## Parts of the exercise
a – Rewrite the part of the piece about Ronan starting with "By Cathy Jameson" and going on through "other children can.", using "wheelchair" in place of "stroller".
b – According to the piece about Ronan, what arrived last Thursday?

By Cathy Jameson
Ronan has a vaccine injury, mitochondrial disease and seizures. He can’t talk or use the bathroom on his own. He can’t be left unattended or perform typical daily living skills. Ronan requires a special diet, round-the-clock care and a team of professionals to teach him. He has another team to medically treat him and to support him. He’s a severely affected child. I’ve known all of this for a long time now, but nothing could prepare me for a day like last Thursday. That’s the day Ronan’s adaptive stroller arrived. The stroller, while it will be very useful and will allow Ronan to see more of the world, is a reminder that he remains very dependent and sometimes, very weak. Ronan just can’t keep up like other children can.

## Data provided
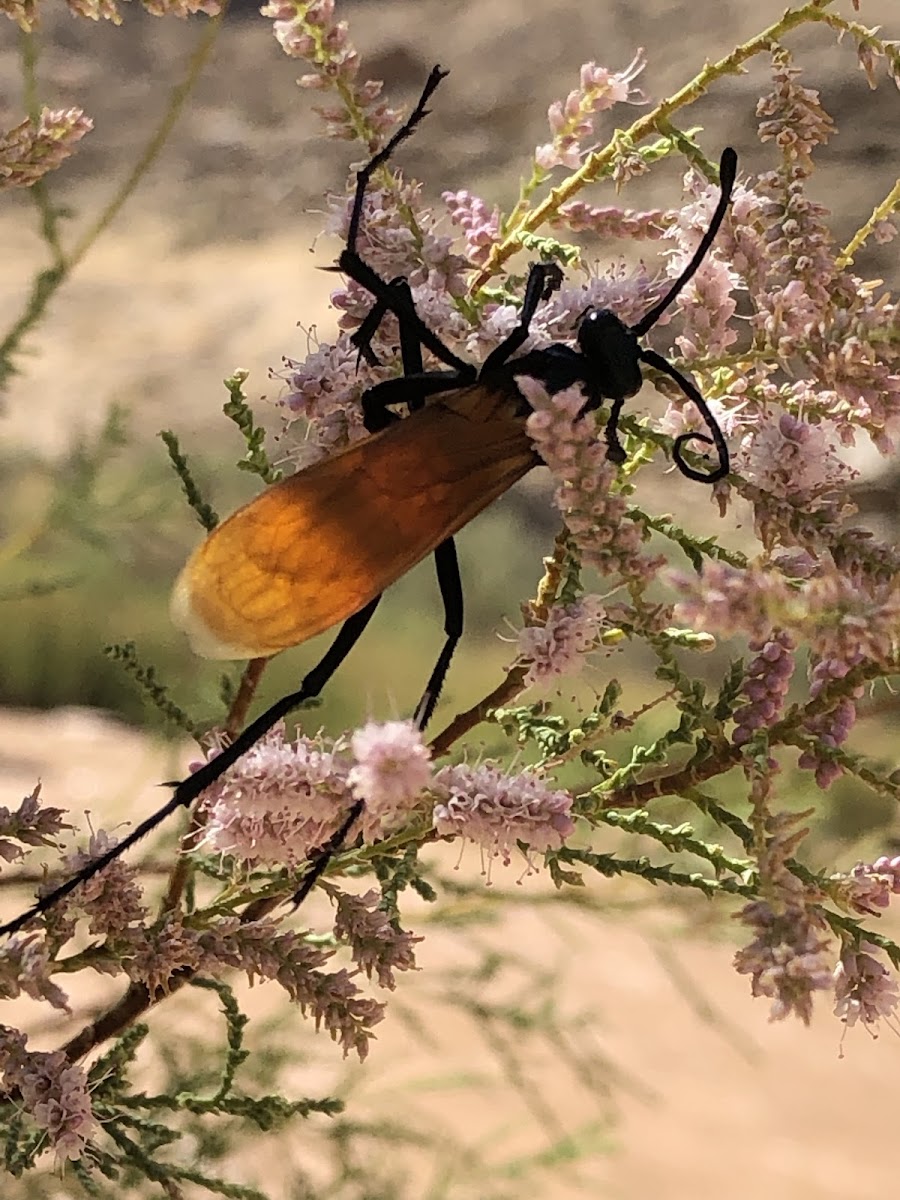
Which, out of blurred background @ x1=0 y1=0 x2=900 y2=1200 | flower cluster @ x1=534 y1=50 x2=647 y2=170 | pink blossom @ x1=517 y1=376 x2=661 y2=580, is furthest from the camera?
blurred background @ x1=0 y1=0 x2=900 y2=1200

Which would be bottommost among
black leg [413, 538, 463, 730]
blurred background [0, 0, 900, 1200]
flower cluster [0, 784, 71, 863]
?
flower cluster [0, 784, 71, 863]

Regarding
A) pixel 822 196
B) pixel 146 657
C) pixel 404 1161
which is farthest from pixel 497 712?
pixel 822 196

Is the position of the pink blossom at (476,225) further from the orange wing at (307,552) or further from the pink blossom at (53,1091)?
the pink blossom at (53,1091)

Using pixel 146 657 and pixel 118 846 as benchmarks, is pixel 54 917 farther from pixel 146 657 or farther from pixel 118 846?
pixel 146 657

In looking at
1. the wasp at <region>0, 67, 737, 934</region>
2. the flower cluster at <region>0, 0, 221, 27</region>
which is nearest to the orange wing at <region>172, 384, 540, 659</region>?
the wasp at <region>0, 67, 737, 934</region>

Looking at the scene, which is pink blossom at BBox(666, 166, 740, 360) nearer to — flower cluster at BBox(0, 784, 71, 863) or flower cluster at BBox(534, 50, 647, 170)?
flower cluster at BBox(534, 50, 647, 170)

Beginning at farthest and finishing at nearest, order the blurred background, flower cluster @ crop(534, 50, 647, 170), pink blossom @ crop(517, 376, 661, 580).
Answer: the blurred background
flower cluster @ crop(534, 50, 647, 170)
pink blossom @ crop(517, 376, 661, 580)

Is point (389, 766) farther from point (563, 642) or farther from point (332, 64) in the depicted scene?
point (332, 64)
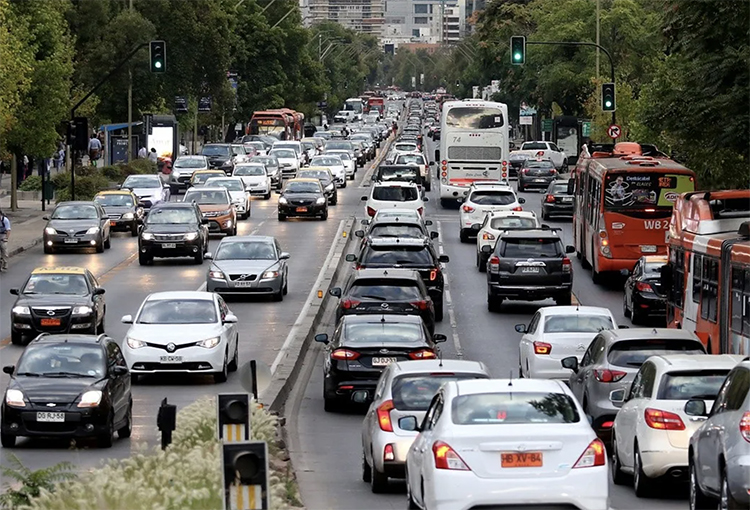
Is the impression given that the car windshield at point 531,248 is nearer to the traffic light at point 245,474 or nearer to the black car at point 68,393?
the black car at point 68,393

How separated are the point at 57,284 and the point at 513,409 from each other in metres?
21.0

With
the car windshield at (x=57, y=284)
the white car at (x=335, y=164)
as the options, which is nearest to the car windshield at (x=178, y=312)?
the car windshield at (x=57, y=284)

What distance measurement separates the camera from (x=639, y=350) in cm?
2100

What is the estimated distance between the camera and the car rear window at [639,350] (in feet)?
68.6

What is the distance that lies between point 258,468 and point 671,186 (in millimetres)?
30774

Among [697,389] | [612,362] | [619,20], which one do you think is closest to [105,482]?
[697,389]

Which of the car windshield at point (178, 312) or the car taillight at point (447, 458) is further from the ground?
the car taillight at point (447, 458)

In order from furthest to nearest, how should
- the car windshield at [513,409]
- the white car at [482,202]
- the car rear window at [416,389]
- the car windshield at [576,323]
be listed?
1. the white car at [482,202]
2. the car windshield at [576,323]
3. the car rear window at [416,389]
4. the car windshield at [513,409]

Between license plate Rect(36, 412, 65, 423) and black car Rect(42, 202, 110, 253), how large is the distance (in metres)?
28.4

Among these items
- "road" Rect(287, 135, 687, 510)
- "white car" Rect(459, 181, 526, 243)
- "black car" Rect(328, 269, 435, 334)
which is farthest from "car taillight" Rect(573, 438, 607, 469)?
"white car" Rect(459, 181, 526, 243)

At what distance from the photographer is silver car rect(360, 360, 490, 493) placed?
1738 cm

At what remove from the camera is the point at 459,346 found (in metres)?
32.9

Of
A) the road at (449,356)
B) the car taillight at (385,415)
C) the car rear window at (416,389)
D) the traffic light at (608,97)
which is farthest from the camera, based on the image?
the traffic light at (608,97)

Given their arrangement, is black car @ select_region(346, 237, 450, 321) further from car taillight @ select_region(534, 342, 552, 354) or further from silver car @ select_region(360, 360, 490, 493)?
silver car @ select_region(360, 360, 490, 493)
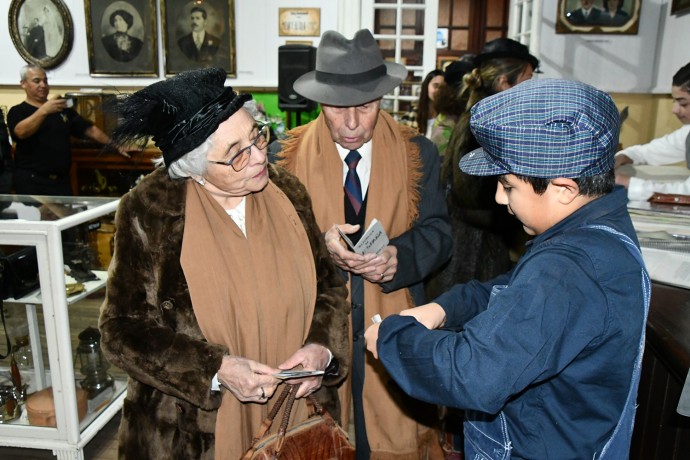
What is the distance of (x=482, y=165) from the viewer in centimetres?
110

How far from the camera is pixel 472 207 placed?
2.45 m

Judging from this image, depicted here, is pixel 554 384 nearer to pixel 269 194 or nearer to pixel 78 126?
pixel 269 194

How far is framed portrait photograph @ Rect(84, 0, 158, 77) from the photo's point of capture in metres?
6.75

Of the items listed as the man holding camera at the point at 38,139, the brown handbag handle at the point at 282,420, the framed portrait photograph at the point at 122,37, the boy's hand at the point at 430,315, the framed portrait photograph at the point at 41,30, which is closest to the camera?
the boy's hand at the point at 430,315

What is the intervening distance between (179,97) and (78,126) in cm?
454

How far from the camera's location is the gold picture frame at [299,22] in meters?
6.53

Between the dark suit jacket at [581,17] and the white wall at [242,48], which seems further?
the white wall at [242,48]

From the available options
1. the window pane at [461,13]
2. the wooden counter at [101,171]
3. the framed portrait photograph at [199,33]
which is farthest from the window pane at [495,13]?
the wooden counter at [101,171]

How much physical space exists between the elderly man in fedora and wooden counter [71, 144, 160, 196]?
500 cm

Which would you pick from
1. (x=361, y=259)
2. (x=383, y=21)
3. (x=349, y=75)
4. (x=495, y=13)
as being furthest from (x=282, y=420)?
(x=495, y=13)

## Outputs for the tasks
a –
By Cathy Jameson
Ronan has a vaccine injury, mitochondrial disease and seizures. He can’t talk or use the bathroom on his own. He can’t be left unattended or perform typical daily living skills. Ronan requires a special diet, round-the-clock care and a team of professionals to teach him. He has another team to medically treat him and to support him. He’s a severely affected child. I’ve known all of this for a long time now, but nothing could prepare me for a day like last Thursday. That’s the day Ronan’s adaptive wheelchair arrived. The wheelchair, while it will be very useful and will allow Ronan to see more of the world, is a reminder that he remains very dependent and sometimes, very weak. Ronan just can’t keep up like other children can.

b – Ronan's adaptive stroller.